* _The task_:
Please answer these questions from the circuit description, one line each:
(a) Besides the transistors that follow from it, which transistor does the negative pulse render nonconductive?
(b) The combined resistances of which two resistors help set the L/R time constant?
(c) What happens to fuel injection once output transistor 154 becomes conductive?

* _Reading text_:

-- START --

The negative pulse also renders a control transistor 157 nonconductive. With control transistor 157 off, the voltage at a junction 158 increases and renders a transistor 160 conductive which in turn renders a transistor 162 nonconductive. With transistor 162 off, transistors 164 and 166 also are rendered nonconductive. As long as transistor 166 is off, output transistor 154 remains off and permits current flow through solenoid 156 to energize injection nozzle 144.
The aforementioned transistors are maintained in the indicated state for a period of time determined by the L/R time constant provided by the inductance of transducer coil 30 and the combined resistances of the resistors 168 and 170. When the time constant permits decay of the voltage at junction 158 to a predetermined level, transistor 160 is rendered non-conductive and transistor 162 is thereby rendered conductive. With transistor 162 on, transistors 164 and 166 are rendered conductive. As transistor 166 becomes conductive, output transistor 154 becomes conductive, preventing current flow through solenoid 156 to de-energize nozzle 144 and terminate fuel injection.

-- END --

* _Entries supplied_:
-- START --

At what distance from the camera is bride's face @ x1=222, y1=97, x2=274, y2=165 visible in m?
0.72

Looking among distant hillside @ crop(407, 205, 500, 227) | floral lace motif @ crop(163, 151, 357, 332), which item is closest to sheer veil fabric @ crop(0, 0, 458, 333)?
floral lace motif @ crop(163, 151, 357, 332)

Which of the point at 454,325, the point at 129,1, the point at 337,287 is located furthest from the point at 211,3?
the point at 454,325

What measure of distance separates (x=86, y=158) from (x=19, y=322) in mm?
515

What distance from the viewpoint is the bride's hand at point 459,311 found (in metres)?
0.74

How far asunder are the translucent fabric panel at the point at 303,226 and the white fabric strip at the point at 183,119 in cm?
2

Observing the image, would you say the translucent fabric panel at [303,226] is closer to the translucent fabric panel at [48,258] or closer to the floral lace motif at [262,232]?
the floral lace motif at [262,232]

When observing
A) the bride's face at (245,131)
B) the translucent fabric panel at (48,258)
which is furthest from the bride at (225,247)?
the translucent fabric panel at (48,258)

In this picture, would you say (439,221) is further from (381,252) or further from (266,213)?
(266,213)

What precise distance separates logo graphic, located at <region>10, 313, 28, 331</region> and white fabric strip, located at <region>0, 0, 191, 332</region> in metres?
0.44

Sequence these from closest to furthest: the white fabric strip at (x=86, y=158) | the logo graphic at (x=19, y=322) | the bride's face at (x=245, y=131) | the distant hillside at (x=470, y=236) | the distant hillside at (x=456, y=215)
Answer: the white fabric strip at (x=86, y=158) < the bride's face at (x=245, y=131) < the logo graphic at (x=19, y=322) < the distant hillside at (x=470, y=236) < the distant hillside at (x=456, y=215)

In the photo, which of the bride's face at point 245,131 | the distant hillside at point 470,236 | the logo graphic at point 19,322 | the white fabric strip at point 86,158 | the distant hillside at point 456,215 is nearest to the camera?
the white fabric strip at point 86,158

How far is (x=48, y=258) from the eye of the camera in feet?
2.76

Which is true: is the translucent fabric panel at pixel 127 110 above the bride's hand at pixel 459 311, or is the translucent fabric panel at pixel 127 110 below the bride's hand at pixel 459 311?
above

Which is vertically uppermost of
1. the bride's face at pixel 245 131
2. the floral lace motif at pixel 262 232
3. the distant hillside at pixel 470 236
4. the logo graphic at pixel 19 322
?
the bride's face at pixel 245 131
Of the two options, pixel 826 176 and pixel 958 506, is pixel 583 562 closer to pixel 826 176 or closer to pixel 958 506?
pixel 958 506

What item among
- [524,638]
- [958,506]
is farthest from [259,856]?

-- END --

* _Final result_:
(a) Control transistor 157.
(b) Resistors 168 and 170.
(c) Current flow through solenoid 156 is prevented, nozzle 144 is de-energized, and fuel injection terminates.